The ideal nominee, therefore, is one who has the durability and charisma to survive the protracted yearlong nomination process, has the outward projection of erudition, demonstrates an intense and visible sense of patriotism, and so forth. Even though people rave about the comparative advantages of multilingualism in searching for a job in today’s global economy, nowhere on the list of qualifications is the presidential nominee expected to be fluent in a language other than English.

This is, of course, to be expected, since only 14 percent of Americans can claim fluency in conventional Spanish, with other languages lagging way behind. We are very much an insular country and thus, the President’s relation to non-English-speaking Americans and immigrants (those who generally cannot vote to begin with), or even to delegates of foreign countries with whom the U.S. maintains relations, is not a priority.

Those who deviate from this pattern have suffered at least temporary setbacks. During last year’s Republican primary, Mitt Romney and Jon Huntsman were criticized for their abilities to speak French and Mandarin, respectively, and were viewed by some Republican primary voters as less patriotic than their opponents. In 2004, Democratic nominee John Kerry’s fluency in French, which had hitherto been a campaign secret, was revealed when prompted at a campaign rally, leading some in the media to believe it would cost him.

Perhaps today’s electoral set-up helps to explain why the United States has not had a President fluent in a language other than English since Franklin D. Roosevelt (French and German) in 1945, before McGovern-Fraser.

The Comparative Perspective

Naturally, American exceptionalism is alive and well today.
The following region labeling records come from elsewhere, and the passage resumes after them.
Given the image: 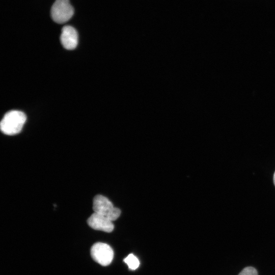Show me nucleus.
I'll list each match as a JSON object with an SVG mask.
<instances>
[{
  "label": "nucleus",
  "instance_id": "obj_1",
  "mask_svg": "<svg viewBox=\"0 0 275 275\" xmlns=\"http://www.w3.org/2000/svg\"><path fill=\"white\" fill-rule=\"evenodd\" d=\"M26 120V116L22 112L9 111L4 115L1 122V130L5 134L15 135L21 131Z\"/></svg>",
  "mask_w": 275,
  "mask_h": 275
},
{
  "label": "nucleus",
  "instance_id": "obj_2",
  "mask_svg": "<svg viewBox=\"0 0 275 275\" xmlns=\"http://www.w3.org/2000/svg\"><path fill=\"white\" fill-rule=\"evenodd\" d=\"M93 210L112 222L116 220L121 214L120 209L115 207L108 198L101 195L95 196L93 201Z\"/></svg>",
  "mask_w": 275,
  "mask_h": 275
},
{
  "label": "nucleus",
  "instance_id": "obj_3",
  "mask_svg": "<svg viewBox=\"0 0 275 275\" xmlns=\"http://www.w3.org/2000/svg\"><path fill=\"white\" fill-rule=\"evenodd\" d=\"M74 10L69 0H56L51 8L52 20L58 23L68 21L73 16Z\"/></svg>",
  "mask_w": 275,
  "mask_h": 275
},
{
  "label": "nucleus",
  "instance_id": "obj_4",
  "mask_svg": "<svg viewBox=\"0 0 275 275\" xmlns=\"http://www.w3.org/2000/svg\"><path fill=\"white\" fill-rule=\"evenodd\" d=\"M91 255L95 261L104 266L109 265L114 258V252L112 248L102 242H97L92 245Z\"/></svg>",
  "mask_w": 275,
  "mask_h": 275
},
{
  "label": "nucleus",
  "instance_id": "obj_5",
  "mask_svg": "<svg viewBox=\"0 0 275 275\" xmlns=\"http://www.w3.org/2000/svg\"><path fill=\"white\" fill-rule=\"evenodd\" d=\"M87 223L92 229L109 233L113 231L114 225L112 221L106 217L94 212L88 219Z\"/></svg>",
  "mask_w": 275,
  "mask_h": 275
},
{
  "label": "nucleus",
  "instance_id": "obj_6",
  "mask_svg": "<svg viewBox=\"0 0 275 275\" xmlns=\"http://www.w3.org/2000/svg\"><path fill=\"white\" fill-rule=\"evenodd\" d=\"M60 40L63 46L67 50H73L78 44V34L71 26H64L62 30Z\"/></svg>",
  "mask_w": 275,
  "mask_h": 275
},
{
  "label": "nucleus",
  "instance_id": "obj_7",
  "mask_svg": "<svg viewBox=\"0 0 275 275\" xmlns=\"http://www.w3.org/2000/svg\"><path fill=\"white\" fill-rule=\"evenodd\" d=\"M123 261L131 270H135L140 265L139 259L132 254H129Z\"/></svg>",
  "mask_w": 275,
  "mask_h": 275
},
{
  "label": "nucleus",
  "instance_id": "obj_8",
  "mask_svg": "<svg viewBox=\"0 0 275 275\" xmlns=\"http://www.w3.org/2000/svg\"><path fill=\"white\" fill-rule=\"evenodd\" d=\"M238 275H258L257 269L252 266L244 268Z\"/></svg>",
  "mask_w": 275,
  "mask_h": 275
},
{
  "label": "nucleus",
  "instance_id": "obj_9",
  "mask_svg": "<svg viewBox=\"0 0 275 275\" xmlns=\"http://www.w3.org/2000/svg\"><path fill=\"white\" fill-rule=\"evenodd\" d=\"M273 182H274V185H275V172H274V175H273Z\"/></svg>",
  "mask_w": 275,
  "mask_h": 275
}]
</instances>
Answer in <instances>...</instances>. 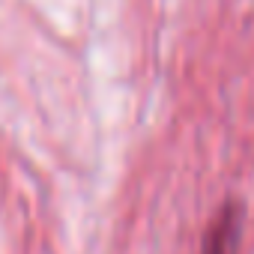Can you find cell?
<instances>
[{"label": "cell", "mask_w": 254, "mask_h": 254, "mask_svg": "<svg viewBox=\"0 0 254 254\" xmlns=\"http://www.w3.org/2000/svg\"><path fill=\"white\" fill-rule=\"evenodd\" d=\"M239 233H242V212L236 203H227L209 233H206V242H203V254H236L239 251Z\"/></svg>", "instance_id": "obj_1"}]
</instances>
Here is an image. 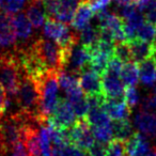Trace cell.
<instances>
[{"mask_svg": "<svg viewBox=\"0 0 156 156\" xmlns=\"http://www.w3.org/2000/svg\"><path fill=\"white\" fill-rule=\"evenodd\" d=\"M7 156H29L24 141H18L8 150Z\"/></svg>", "mask_w": 156, "mask_h": 156, "instance_id": "35", "label": "cell"}, {"mask_svg": "<svg viewBox=\"0 0 156 156\" xmlns=\"http://www.w3.org/2000/svg\"><path fill=\"white\" fill-rule=\"evenodd\" d=\"M26 8V15L29 22L32 25V27L35 29L41 28L45 23L46 17H47L46 16L47 14H46L41 0H29Z\"/></svg>", "mask_w": 156, "mask_h": 156, "instance_id": "17", "label": "cell"}, {"mask_svg": "<svg viewBox=\"0 0 156 156\" xmlns=\"http://www.w3.org/2000/svg\"><path fill=\"white\" fill-rule=\"evenodd\" d=\"M31 46L48 71H54L59 73L64 69V51L56 42L49 39L39 37L31 43Z\"/></svg>", "mask_w": 156, "mask_h": 156, "instance_id": "3", "label": "cell"}, {"mask_svg": "<svg viewBox=\"0 0 156 156\" xmlns=\"http://www.w3.org/2000/svg\"><path fill=\"white\" fill-rule=\"evenodd\" d=\"M106 156H127L125 147V141L113 139L107 145Z\"/></svg>", "mask_w": 156, "mask_h": 156, "instance_id": "30", "label": "cell"}, {"mask_svg": "<svg viewBox=\"0 0 156 156\" xmlns=\"http://www.w3.org/2000/svg\"><path fill=\"white\" fill-rule=\"evenodd\" d=\"M58 74V72L49 71L37 81L40 90V115L44 122L48 120L59 101Z\"/></svg>", "mask_w": 156, "mask_h": 156, "instance_id": "2", "label": "cell"}, {"mask_svg": "<svg viewBox=\"0 0 156 156\" xmlns=\"http://www.w3.org/2000/svg\"><path fill=\"white\" fill-rule=\"evenodd\" d=\"M0 121H1V117H0Z\"/></svg>", "mask_w": 156, "mask_h": 156, "instance_id": "43", "label": "cell"}, {"mask_svg": "<svg viewBox=\"0 0 156 156\" xmlns=\"http://www.w3.org/2000/svg\"><path fill=\"white\" fill-rule=\"evenodd\" d=\"M86 1L89 3L91 9L93 10V12H95V13L104 11L111 2V0H86Z\"/></svg>", "mask_w": 156, "mask_h": 156, "instance_id": "37", "label": "cell"}, {"mask_svg": "<svg viewBox=\"0 0 156 156\" xmlns=\"http://www.w3.org/2000/svg\"><path fill=\"white\" fill-rule=\"evenodd\" d=\"M150 1H151V0H133V5H134L139 11L142 12L143 10L145 9V7L149 5Z\"/></svg>", "mask_w": 156, "mask_h": 156, "instance_id": "39", "label": "cell"}, {"mask_svg": "<svg viewBox=\"0 0 156 156\" xmlns=\"http://www.w3.org/2000/svg\"><path fill=\"white\" fill-rule=\"evenodd\" d=\"M127 156H147L152 151L149 139L141 133L135 132L125 141Z\"/></svg>", "mask_w": 156, "mask_h": 156, "instance_id": "12", "label": "cell"}, {"mask_svg": "<svg viewBox=\"0 0 156 156\" xmlns=\"http://www.w3.org/2000/svg\"><path fill=\"white\" fill-rule=\"evenodd\" d=\"M48 123L56 128H69L76 123V115L69 100L59 98L54 111L48 118Z\"/></svg>", "mask_w": 156, "mask_h": 156, "instance_id": "8", "label": "cell"}, {"mask_svg": "<svg viewBox=\"0 0 156 156\" xmlns=\"http://www.w3.org/2000/svg\"><path fill=\"white\" fill-rule=\"evenodd\" d=\"M16 51L17 40L11 15L0 11V55H15Z\"/></svg>", "mask_w": 156, "mask_h": 156, "instance_id": "6", "label": "cell"}, {"mask_svg": "<svg viewBox=\"0 0 156 156\" xmlns=\"http://www.w3.org/2000/svg\"><path fill=\"white\" fill-rule=\"evenodd\" d=\"M15 100L20 111L39 122L42 121L40 115V90L39 86L27 75H23L20 88L15 94Z\"/></svg>", "mask_w": 156, "mask_h": 156, "instance_id": "1", "label": "cell"}, {"mask_svg": "<svg viewBox=\"0 0 156 156\" xmlns=\"http://www.w3.org/2000/svg\"><path fill=\"white\" fill-rule=\"evenodd\" d=\"M141 111L156 115V93L149 94L142 100V103L140 105Z\"/></svg>", "mask_w": 156, "mask_h": 156, "instance_id": "33", "label": "cell"}, {"mask_svg": "<svg viewBox=\"0 0 156 156\" xmlns=\"http://www.w3.org/2000/svg\"><path fill=\"white\" fill-rule=\"evenodd\" d=\"M113 57L119 59L122 63H126L132 61V55H130L129 46H128L127 42H122V43L115 44Z\"/></svg>", "mask_w": 156, "mask_h": 156, "instance_id": "28", "label": "cell"}, {"mask_svg": "<svg viewBox=\"0 0 156 156\" xmlns=\"http://www.w3.org/2000/svg\"><path fill=\"white\" fill-rule=\"evenodd\" d=\"M153 44L154 46H156V28H155V35H154V41H153Z\"/></svg>", "mask_w": 156, "mask_h": 156, "instance_id": "41", "label": "cell"}, {"mask_svg": "<svg viewBox=\"0 0 156 156\" xmlns=\"http://www.w3.org/2000/svg\"><path fill=\"white\" fill-rule=\"evenodd\" d=\"M78 75L74 73H69L67 71H61L58 74L59 86L61 89L66 93V96H71L74 94L80 93L83 92L80 86H79V80H78Z\"/></svg>", "mask_w": 156, "mask_h": 156, "instance_id": "19", "label": "cell"}, {"mask_svg": "<svg viewBox=\"0 0 156 156\" xmlns=\"http://www.w3.org/2000/svg\"><path fill=\"white\" fill-rule=\"evenodd\" d=\"M28 2L29 0H0V11L8 15H14L27 7Z\"/></svg>", "mask_w": 156, "mask_h": 156, "instance_id": "26", "label": "cell"}, {"mask_svg": "<svg viewBox=\"0 0 156 156\" xmlns=\"http://www.w3.org/2000/svg\"><path fill=\"white\" fill-rule=\"evenodd\" d=\"M105 112L112 120L128 119L130 115V108L127 106L125 100H110L106 98L103 106Z\"/></svg>", "mask_w": 156, "mask_h": 156, "instance_id": "16", "label": "cell"}, {"mask_svg": "<svg viewBox=\"0 0 156 156\" xmlns=\"http://www.w3.org/2000/svg\"><path fill=\"white\" fill-rule=\"evenodd\" d=\"M24 72L17 56L0 55V85L8 95H15L20 88Z\"/></svg>", "mask_w": 156, "mask_h": 156, "instance_id": "4", "label": "cell"}, {"mask_svg": "<svg viewBox=\"0 0 156 156\" xmlns=\"http://www.w3.org/2000/svg\"><path fill=\"white\" fill-rule=\"evenodd\" d=\"M90 58H91V55L89 49L78 42L73 46V48L69 50L67 55L64 69L69 73L79 75L83 69L89 67Z\"/></svg>", "mask_w": 156, "mask_h": 156, "instance_id": "9", "label": "cell"}, {"mask_svg": "<svg viewBox=\"0 0 156 156\" xmlns=\"http://www.w3.org/2000/svg\"><path fill=\"white\" fill-rule=\"evenodd\" d=\"M80 1L81 0H59V9L55 16V20L64 24L71 23Z\"/></svg>", "mask_w": 156, "mask_h": 156, "instance_id": "20", "label": "cell"}, {"mask_svg": "<svg viewBox=\"0 0 156 156\" xmlns=\"http://www.w3.org/2000/svg\"><path fill=\"white\" fill-rule=\"evenodd\" d=\"M154 35H155V27L153 24L145 20L143 24L138 27L136 32V39H140L142 41H147L153 43Z\"/></svg>", "mask_w": 156, "mask_h": 156, "instance_id": "27", "label": "cell"}, {"mask_svg": "<svg viewBox=\"0 0 156 156\" xmlns=\"http://www.w3.org/2000/svg\"><path fill=\"white\" fill-rule=\"evenodd\" d=\"M134 125L139 133L156 138V115L140 111L135 115Z\"/></svg>", "mask_w": 156, "mask_h": 156, "instance_id": "14", "label": "cell"}, {"mask_svg": "<svg viewBox=\"0 0 156 156\" xmlns=\"http://www.w3.org/2000/svg\"><path fill=\"white\" fill-rule=\"evenodd\" d=\"M115 5H117L119 9H122L124 7H127V5H132L133 3V0H112Z\"/></svg>", "mask_w": 156, "mask_h": 156, "instance_id": "40", "label": "cell"}, {"mask_svg": "<svg viewBox=\"0 0 156 156\" xmlns=\"http://www.w3.org/2000/svg\"><path fill=\"white\" fill-rule=\"evenodd\" d=\"M43 33L45 37L56 42L63 50H69L79 42V34L72 30L66 24L61 23L55 18H46L43 26Z\"/></svg>", "mask_w": 156, "mask_h": 156, "instance_id": "5", "label": "cell"}, {"mask_svg": "<svg viewBox=\"0 0 156 156\" xmlns=\"http://www.w3.org/2000/svg\"><path fill=\"white\" fill-rule=\"evenodd\" d=\"M58 152L59 156H89L88 152L83 151V150L78 149L73 144L63 145V147H52Z\"/></svg>", "mask_w": 156, "mask_h": 156, "instance_id": "31", "label": "cell"}, {"mask_svg": "<svg viewBox=\"0 0 156 156\" xmlns=\"http://www.w3.org/2000/svg\"><path fill=\"white\" fill-rule=\"evenodd\" d=\"M92 132H93L94 138L100 142L108 143L113 138L112 136V130H111V123L110 125L106 126H100V127H91Z\"/></svg>", "mask_w": 156, "mask_h": 156, "instance_id": "29", "label": "cell"}, {"mask_svg": "<svg viewBox=\"0 0 156 156\" xmlns=\"http://www.w3.org/2000/svg\"><path fill=\"white\" fill-rule=\"evenodd\" d=\"M86 121L90 125V127H100V126L110 125L111 121L105 110L100 108H90L88 111V115L86 117Z\"/></svg>", "mask_w": 156, "mask_h": 156, "instance_id": "25", "label": "cell"}, {"mask_svg": "<svg viewBox=\"0 0 156 156\" xmlns=\"http://www.w3.org/2000/svg\"><path fill=\"white\" fill-rule=\"evenodd\" d=\"M124 100H125L127 106L130 108V110H132L133 108H135V107L139 104L140 96H139V92L135 86L125 88V92H124Z\"/></svg>", "mask_w": 156, "mask_h": 156, "instance_id": "32", "label": "cell"}, {"mask_svg": "<svg viewBox=\"0 0 156 156\" xmlns=\"http://www.w3.org/2000/svg\"><path fill=\"white\" fill-rule=\"evenodd\" d=\"M67 98H69V104H71L72 108L74 110V113L78 118V120L86 119L88 111H89V105H88L87 96H85V93L80 92V93L69 96Z\"/></svg>", "mask_w": 156, "mask_h": 156, "instance_id": "23", "label": "cell"}, {"mask_svg": "<svg viewBox=\"0 0 156 156\" xmlns=\"http://www.w3.org/2000/svg\"><path fill=\"white\" fill-rule=\"evenodd\" d=\"M145 20L156 26V0H151L142 11Z\"/></svg>", "mask_w": 156, "mask_h": 156, "instance_id": "34", "label": "cell"}, {"mask_svg": "<svg viewBox=\"0 0 156 156\" xmlns=\"http://www.w3.org/2000/svg\"><path fill=\"white\" fill-rule=\"evenodd\" d=\"M8 94L0 85V117L2 118L5 115V104H7Z\"/></svg>", "mask_w": 156, "mask_h": 156, "instance_id": "38", "label": "cell"}, {"mask_svg": "<svg viewBox=\"0 0 156 156\" xmlns=\"http://www.w3.org/2000/svg\"><path fill=\"white\" fill-rule=\"evenodd\" d=\"M153 56H154V58L156 59V46H154V55H153Z\"/></svg>", "mask_w": 156, "mask_h": 156, "instance_id": "42", "label": "cell"}, {"mask_svg": "<svg viewBox=\"0 0 156 156\" xmlns=\"http://www.w3.org/2000/svg\"><path fill=\"white\" fill-rule=\"evenodd\" d=\"M78 80H79V86H80L81 90L86 95L103 93L101 75H98L96 72H94L90 67L83 69L78 75Z\"/></svg>", "mask_w": 156, "mask_h": 156, "instance_id": "11", "label": "cell"}, {"mask_svg": "<svg viewBox=\"0 0 156 156\" xmlns=\"http://www.w3.org/2000/svg\"><path fill=\"white\" fill-rule=\"evenodd\" d=\"M79 43L88 49H91L100 40V27L94 25H87L79 31Z\"/></svg>", "mask_w": 156, "mask_h": 156, "instance_id": "24", "label": "cell"}, {"mask_svg": "<svg viewBox=\"0 0 156 156\" xmlns=\"http://www.w3.org/2000/svg\"><path fill=\"white\" fill-rule=\"evenodd\" d=\"M87 152H88V154H89V156H106L107 145H106V143H104V142L95 141Z\"/></svg>", "mask_w": 156, "mask_h": 156, "instance_id": "36", "label": "cell"}, {"mask_svg": "<svg viewBox=\"0 0 156 156\" xmlns=\"http://www.w3.org/2000/svg\"><path fill=\"white\" fill-rule=\"evenodd\" d=\"M111 130L113 138L121 141H126L135 133L128 119L113 120L111 122Z\"/></svg>", "mask_w": 156, "mask_h": 156, "instance_id": "22", "label": "cell"}, {"mask_svg": "<svg viewBox=\"0 0 156 156\" xmlns=\"http://www.w3.org/2000/svg\"><path fill=\"white\" fill-rule=\"evenodd\" d=\"M120 78L125 87H133L138 83L139 80V69L138 64L134 61L126 62L122 65L121 72H120Z\"/></svg>", "mask_w": 156, "mask_h": 156, "instance_id": "21", "label": "cell"}, {"mask_svg": "<svg viewBox=\"0 0 156 156\" xmlns=\"http://www.w3.org/2000/svg\"><path fill=\"white\" fill-rule=\"evenodd\" d=\"M11 18L17 40V49L29 46L32 43H30V41L33 37V27L29 22L27 15L22 12H18L14 15H11Z\"/></svg>", "mask_w": 156, "mask_h": 156, "instance_id": "10", "label": "cell"}, {"mask_svg": "<svg viewBox=\"0 0 156 156\" xmlns=\"http://www.w3.org/2000/svg\"><path fill=\"white\" fill-rule=\"evenodd\" d=\"M139 79L145 87H153L156 80V59L153 57L139 63Z\"/></svg>", "mask_w": 156, "mask_h": 156, "instance_id": "18", "label": "cell"}, {"mask_svg": "<svg viewBox=\"0 0 156 156\" xmlns=\"http://www.w3.org/2000/svg\"><path fill=\"white\" fill-rule=\"evenodd\" d=\"M69 134L71 144L75 145L76 147L83 151L87 152L95 142L93 132L85 119L78 120L72 127H69Z\"/></svg>", "mask_w": 156, "mask_h": 156, "instance_id": "7", "label": "cell"}, {"mask_svg": "<svg viewBox=\"0 0 156 156\" xmlns=\"http://www.w3.org/2000/svg\"><path fill=\"white\" fill-rule=\"evenodd\" d=\"M93 13V10L91 9L89 3L86 0H81L71 22L72 29H74L75 31L83 30L87 25H89L90 20H92Z\"/></svg>", "mask_w": 156, "mask_h": 156, "instance_id": "15", "label": "cell"}, {"mask_svg": "<svg viewBox=\"0 0 156 156\" xmlns=\"http://www.w3.org/2000/svg\"><path fill=\"white\" fill-rule=\"evenodd\" d=\"M129 46L132 60L136 63H140L147 59L153 57L154 46L152 43L147 41H142L140 39H135L127 42Z\"/></svg>", "mask_w": 156, "mask_h": 156, "instance_id": "13", "label": "cell"}]
</instances>
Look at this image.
Just as the U.S. Dollar is the reserve currency of the world, English has become the reserve language of the world, spoken as the official language of more countries than any other in the world. Every nation has an army of translators fluent in as many languages as there are countries who serve as the conduits of foreign policy exchanges.

Screen shot 2013-01-12 at 2.42.02 PMThe U.S.’s superpower status and relative geographic isolation from Europe, Asia, and Africa, however, do not mean it operates in a vacuum when it comes to foreign policy – the rules of engagement remain the same.

The leaders of the G8 countries, the top eight economies in the world today, do not rest on their laurels as a pretext to remain insular. Instead, they carry out their business in a variety of languages embracing the diverse tongues of their native country, as well as the surrounding international community. And the multilingual impulse is widespread through their government leadership. For example, even though British Prime Minister David Cameron is like President Obama in being nothing more than an Anglophone, Deputy Prime Minister Nick Clegg speaks five languages fluently.

Consequences

In an age of rapid translation, why does any of this matter?

As any linguist will tell you, understanding the literal meaning of a word through translation is one thing, but appreciating another culture and frame of mind is quite another and has broad ramifications on policy decisions. One need look no further than to the cordial relations between former Prime Ministers Tony Blair and Nicolas Sarkozy, mediated through the French language, to see the benefits of cultural concordance and mutual understanding.

More than international positioning, however, a U.S. president with multilingual faculties would provide symbolic leadership domestically, as well. Aside from the obvious boon it would be to claiming authority on issues like immigration, the American education system stands to benefit from top-down leadership. According to the Center for Implied Linguistics, the percentage of U.S. middle schools offering foreign language instruction fell from 75 percent to 58 percent between 1997 and 2008 – and that was before the Great Recession. The President has the power to set priorities from the top and demonstrate the opportunities made possible by a multilingual background.

The United States may be exceptional in every respect, but that does not mean it has to remain ignorant of the world around it either.